Set task: Write out each entry again. Keep every word exactly as it is.

Dataset rows:
..............................

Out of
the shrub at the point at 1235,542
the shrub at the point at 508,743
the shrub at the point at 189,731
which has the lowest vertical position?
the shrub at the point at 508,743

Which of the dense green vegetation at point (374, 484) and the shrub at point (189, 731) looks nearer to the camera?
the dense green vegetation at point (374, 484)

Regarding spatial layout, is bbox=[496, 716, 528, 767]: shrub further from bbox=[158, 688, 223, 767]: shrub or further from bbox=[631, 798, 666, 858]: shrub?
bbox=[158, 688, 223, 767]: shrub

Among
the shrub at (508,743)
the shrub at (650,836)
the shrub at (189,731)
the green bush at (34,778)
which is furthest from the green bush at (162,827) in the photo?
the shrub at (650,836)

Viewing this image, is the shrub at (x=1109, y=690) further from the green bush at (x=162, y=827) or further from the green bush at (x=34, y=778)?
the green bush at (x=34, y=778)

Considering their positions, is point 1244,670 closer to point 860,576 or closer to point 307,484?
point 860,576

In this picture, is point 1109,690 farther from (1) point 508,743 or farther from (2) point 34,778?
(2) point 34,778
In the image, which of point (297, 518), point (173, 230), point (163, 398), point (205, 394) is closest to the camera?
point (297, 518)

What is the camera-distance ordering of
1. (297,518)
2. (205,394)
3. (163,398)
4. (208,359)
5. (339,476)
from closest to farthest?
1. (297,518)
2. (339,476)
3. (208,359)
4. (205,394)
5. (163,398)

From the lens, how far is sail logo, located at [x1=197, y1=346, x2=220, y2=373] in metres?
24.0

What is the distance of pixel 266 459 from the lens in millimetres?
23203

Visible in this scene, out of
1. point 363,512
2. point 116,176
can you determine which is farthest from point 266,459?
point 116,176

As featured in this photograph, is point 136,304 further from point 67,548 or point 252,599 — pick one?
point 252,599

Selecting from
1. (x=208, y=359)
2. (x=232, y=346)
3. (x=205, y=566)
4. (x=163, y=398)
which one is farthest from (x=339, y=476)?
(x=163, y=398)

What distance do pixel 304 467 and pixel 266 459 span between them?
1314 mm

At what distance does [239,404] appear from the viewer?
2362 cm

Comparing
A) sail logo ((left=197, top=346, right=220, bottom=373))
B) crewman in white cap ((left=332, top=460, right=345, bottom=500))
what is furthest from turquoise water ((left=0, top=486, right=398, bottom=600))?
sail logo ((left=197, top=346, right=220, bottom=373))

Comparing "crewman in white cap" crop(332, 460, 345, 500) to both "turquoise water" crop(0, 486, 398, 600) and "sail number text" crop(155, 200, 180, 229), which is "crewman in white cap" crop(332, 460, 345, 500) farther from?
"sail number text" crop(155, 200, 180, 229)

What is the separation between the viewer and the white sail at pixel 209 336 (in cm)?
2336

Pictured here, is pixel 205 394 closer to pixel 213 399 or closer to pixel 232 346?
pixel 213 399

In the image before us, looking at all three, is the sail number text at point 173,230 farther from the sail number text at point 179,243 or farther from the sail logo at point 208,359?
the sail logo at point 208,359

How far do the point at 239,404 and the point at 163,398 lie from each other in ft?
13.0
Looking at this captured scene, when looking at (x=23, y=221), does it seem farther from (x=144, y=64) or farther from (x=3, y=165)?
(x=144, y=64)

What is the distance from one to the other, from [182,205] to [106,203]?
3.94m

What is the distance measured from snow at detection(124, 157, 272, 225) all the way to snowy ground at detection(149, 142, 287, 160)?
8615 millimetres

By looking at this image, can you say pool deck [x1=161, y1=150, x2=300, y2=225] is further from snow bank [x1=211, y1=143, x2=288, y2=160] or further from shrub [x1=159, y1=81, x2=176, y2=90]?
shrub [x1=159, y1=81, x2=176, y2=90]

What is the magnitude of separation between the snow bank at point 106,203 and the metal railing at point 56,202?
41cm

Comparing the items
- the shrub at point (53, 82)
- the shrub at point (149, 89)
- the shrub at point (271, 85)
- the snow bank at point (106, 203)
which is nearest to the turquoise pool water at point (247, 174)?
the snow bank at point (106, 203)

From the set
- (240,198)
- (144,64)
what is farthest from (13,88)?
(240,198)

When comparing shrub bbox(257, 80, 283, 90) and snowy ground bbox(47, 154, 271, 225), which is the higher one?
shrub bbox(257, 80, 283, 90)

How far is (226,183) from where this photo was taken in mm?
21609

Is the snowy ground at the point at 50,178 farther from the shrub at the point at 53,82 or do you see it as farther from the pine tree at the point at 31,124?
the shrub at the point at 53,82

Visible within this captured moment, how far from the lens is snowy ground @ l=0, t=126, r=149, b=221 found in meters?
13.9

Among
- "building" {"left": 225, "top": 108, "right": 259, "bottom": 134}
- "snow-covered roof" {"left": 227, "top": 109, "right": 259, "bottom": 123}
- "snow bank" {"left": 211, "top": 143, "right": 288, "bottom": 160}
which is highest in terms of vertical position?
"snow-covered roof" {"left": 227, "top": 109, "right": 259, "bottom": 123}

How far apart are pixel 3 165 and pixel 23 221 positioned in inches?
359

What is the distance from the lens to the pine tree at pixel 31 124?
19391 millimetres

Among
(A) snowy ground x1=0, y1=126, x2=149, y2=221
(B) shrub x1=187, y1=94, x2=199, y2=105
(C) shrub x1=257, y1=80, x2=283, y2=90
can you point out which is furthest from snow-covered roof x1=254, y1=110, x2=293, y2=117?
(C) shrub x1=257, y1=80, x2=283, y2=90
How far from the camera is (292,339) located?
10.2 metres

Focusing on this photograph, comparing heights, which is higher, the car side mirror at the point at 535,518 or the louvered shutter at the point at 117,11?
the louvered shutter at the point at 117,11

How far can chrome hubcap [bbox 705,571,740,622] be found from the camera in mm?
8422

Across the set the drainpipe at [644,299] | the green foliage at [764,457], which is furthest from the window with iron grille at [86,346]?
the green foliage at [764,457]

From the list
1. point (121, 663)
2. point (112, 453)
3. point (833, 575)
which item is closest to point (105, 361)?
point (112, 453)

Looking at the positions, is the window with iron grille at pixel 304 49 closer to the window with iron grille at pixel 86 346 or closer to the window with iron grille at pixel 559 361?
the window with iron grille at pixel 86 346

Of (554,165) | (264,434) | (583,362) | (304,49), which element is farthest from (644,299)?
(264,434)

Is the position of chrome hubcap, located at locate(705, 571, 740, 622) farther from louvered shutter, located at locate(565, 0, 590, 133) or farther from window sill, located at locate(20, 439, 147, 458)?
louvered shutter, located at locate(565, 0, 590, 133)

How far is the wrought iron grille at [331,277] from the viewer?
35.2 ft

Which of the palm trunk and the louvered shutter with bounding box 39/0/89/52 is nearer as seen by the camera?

..............................

Output for this task:
Out of
the shrub at the point at 1235,542
the shrub at the point at 508,743
the shrub at the point at 189,731
which has the lowest vertical position?
the shrub at the point at 508,743

Which of the dense green vegetation at point (374, 484) and the shrub at point (189, 731) looks nearer to the camera?
the dense green vegetation at point (374, 484)

Regarding spatial layout, is bbox=[496, 716, 528, 767]: shrub further from bbox=[158, 688, 223, 767]: shrub or further from bbox=[631, 798, 666, 858]: shrub?
bbox=[158, 688, 223, 767]: shrub

Among
the shrub at (508,743)
the shrub at (650,836)
the shrub at (189,731)
the green bush at (34,778)
which is furthest from the green bush at (162,827) in the photo?
the shrub at (650,836)

Viewing this image, is the shrub at (x=1109, y=690) further from the green bush at (x=162, y=827) or further from the green bush at (x=34, y=778)?
the green bush at (x=34, y=778)

Considering their positions, is point 1244,670 closer to point 860,576 or closer to point 307,484?
point 860,576

In this picture, is point 1109,690 farther from (1) point 508,743 or farther from (2) point 34,778?
(2) point 34,778
In the image, which of point (297, 518), point (173, 230), point (163, 398), point (205, 394) is closest to the camera?
point (297, 518)

What is the camera-distance ordering of
1. (297,518)
2. (205,394)
3. (163,398)
4. (208,359)
5. (339,476)
from closest to farthest?
1. (297,518)
2. (339,476)
3. (208,359)
4. (205,394)
5. (163,398)

From the lens, how far is sail logo, located at [x1=197, y1=346, x2=220, y2=373] in metres?
24.0

What is the distance of pixel 266 459 from the lens in millimetres?
23203

Visible in this scene, out of
1. point 363,512
2. point 116,176
can you determine which is farthest from point 266,459?
point 116,176

As featured in this photograph, is point 136,304 further from point 67,548 or point 252,599 — pick one?
point 252,599

Selecting from
1. (x=208, y=359)
2. (x=232, y=346)
3. (x=205, y=566)
4. (x=163, y=398)
which one is farthest from (x=339, y=476)?
(x=163, y=398)

What distance do pixel 304 467 and pixel 266 459 span between them?
1314 mm

At what distance does [239,404] appear from the viewer?
2362 cm

Comparing
A) sail logo ((left=197, top=346, right=220, bottom=373))
B) crewman in white cap ((left=332, top=460, right=345, bottom=500))
what is furthest from turquoise water ((left=0, top=486, right=398, bottom=600))?
sail logo ((left=197, top=346, right=220, bottom=373))

Comparing "crewman in white cap" crop(332, 460, 345, 500) to both "turquoise water" crop(0, 486, 398, 600) and "sail number text" crop(155, 200, 180, 229), which is "crewman in white cap" crop(332, 460, 345, 500) farther from?
"sail number text" crop(155, 200, 180, 229)

What is the separation between the viewer and the white sail at pixel 209 336 (in cm)?
2336

Pictured here, is pixel 205 394 closer to pixel 213 399 or closer to pixel 232 346?
pixel 213 399

In the image before us, looking at all three, is the sail number text at point 173,230 farther from the sail number text at point 179,243 or farther from the sail logo at point 208,359?
the sail logo at point 208,359

How far do the point at 239,404 and the point at 163,398 lie from each other in ft?
13.0
Looking at this captured scene, when looking at (x=23, y=221), does it seem farther from (x=144, y=64) or farther from (x=3, y=165)?
(x=144, y=64)

What is the distance from one to the other, from [182,205] to [106,203]?
3.94m

What is the distance measured from snow at detection(124, 157, 272, 225) all the way to snowy ground at detection(149, 142, 287, 160)?
8615 millimetres

By looking at this image, can you say pool deck [x1=161, y1=150, x2=300, y2=225] is further from snow bank [x1=211, y1=143, x2=288, y2=160] or further from shrub [x1=159, y1=81, x2=176, y2=90]?
shrub [x1=159, y1=81, x2=176, y2=90]

What is the magnitude of separation between the snow bank at point 106,203 and the metal railing at point 56,202?
41cm

Comparing the items
- the shrub at point (53, 82)
- the shrub at point (149, 89)
- the shrub at point (271, 85)
- the snow bank at point (106, 203)
which is nearest to the turquoise pool water at point (247, 174)?
the snow bank at point (106, 203)

From the set
- (240,198)
- (144,64)
what is farthest from (13,88)?
(240,198)

When comparing shrub bbox(257, 80, 283, 90) and snowy ground bbox(47, 154, 271, 225), which is the higher one?
shrub bbox(257, 80, 283, 90)

How far is (226,183) from where this photo was taken in mm?
21609

Is the snowy ground at the point at 50,178 farther from the shrub at the point at 53,82 or do you see it as farther from the pine tree at the point at 31,124?
the shrub at the point at 53,82

Visible within this captured moment, how far from the lens is snowy ground @ l=0, t=126, r=149, b=221 found in meters?
13.9

Among
- "building" {"left": 225, "top": 108, "right": 259, "bottom": 134}
- "snow-covered roof" {"left": 227, "top": 109, "right": 259, "bottom": 123}
- "snow bank" {"left": 211, "top": 143, "right": 288, "bottom": 160}
which is highest in terms of vertical position?
"snow-covered roof" {"left": 227, "top": 109, "right": 259, "bottom": 123}

How far apart are pixel 3 165 and pixel 23 221 positioned in inches?
359

What is the distance from the lens to the pine tree at pixel 31 124?
19391 millimetres

Among
(A) snowy ground x1=0, y1=126, x2=149, y2=221
(B) shrub x1=187, y1=94, x2=199, y2=105
(C) shrub x1=257, y1=80, x2=283, y2=90
can you point out which is furthest from snow-covered roof x1=254, y1=110, x2=293, y2=117?
(C) shrub x1=257, y1=80, x2=283, y2=90
How far from the camera is (292,339) located?
10.2 metres

Focusing on this photograph, comparing heights, which is higher, the car side mirror at the point at 535,518 or the louvered shutter at the point at 117,11?
the louvered shutter at the point at 117,11

How far can chrome hubcap [bbox 705,571,740,622] be found from the camera in mm?
8422

Across the set the drainpipe at [644,299] | the green foliage at [764,457], which is furthest from the window with iron grille at [86,346]?
the green foliage at [764,457]

From the list
1. point (121, 663)
2. point (112, 453)
3. point (833, 575)
which item is closest to point (105, 361)?
point (112, 453)

Looking at the positions, is the window with iron grille at pixel 304 49 closer to the window with iron grille at pixel 86 346 or closer to the window with iron grille at pixel 559 361?
the window with iron grille at pixel 86 346

Of (554,165) | (264,434) | (583,362) | (304,49), which element is farthest from (644,299)?
(264,434)

Is the position of chrome hubcap, located at locate(705, 571, 740, 622) farther from louvered shutter, located at locate(565, 0, 590, 133) or farther from window sill, located at locate(20, 439, 147, 458)?
louvered shutter, located at locate(565, 0, 590, 133)

How far is the wrought iron grille at [331,277] from the viewer?
35.2 ft

Which of the palm trunk and the louvered shutter with bounding box 39/0/89/52 is nearer as seen by the camera?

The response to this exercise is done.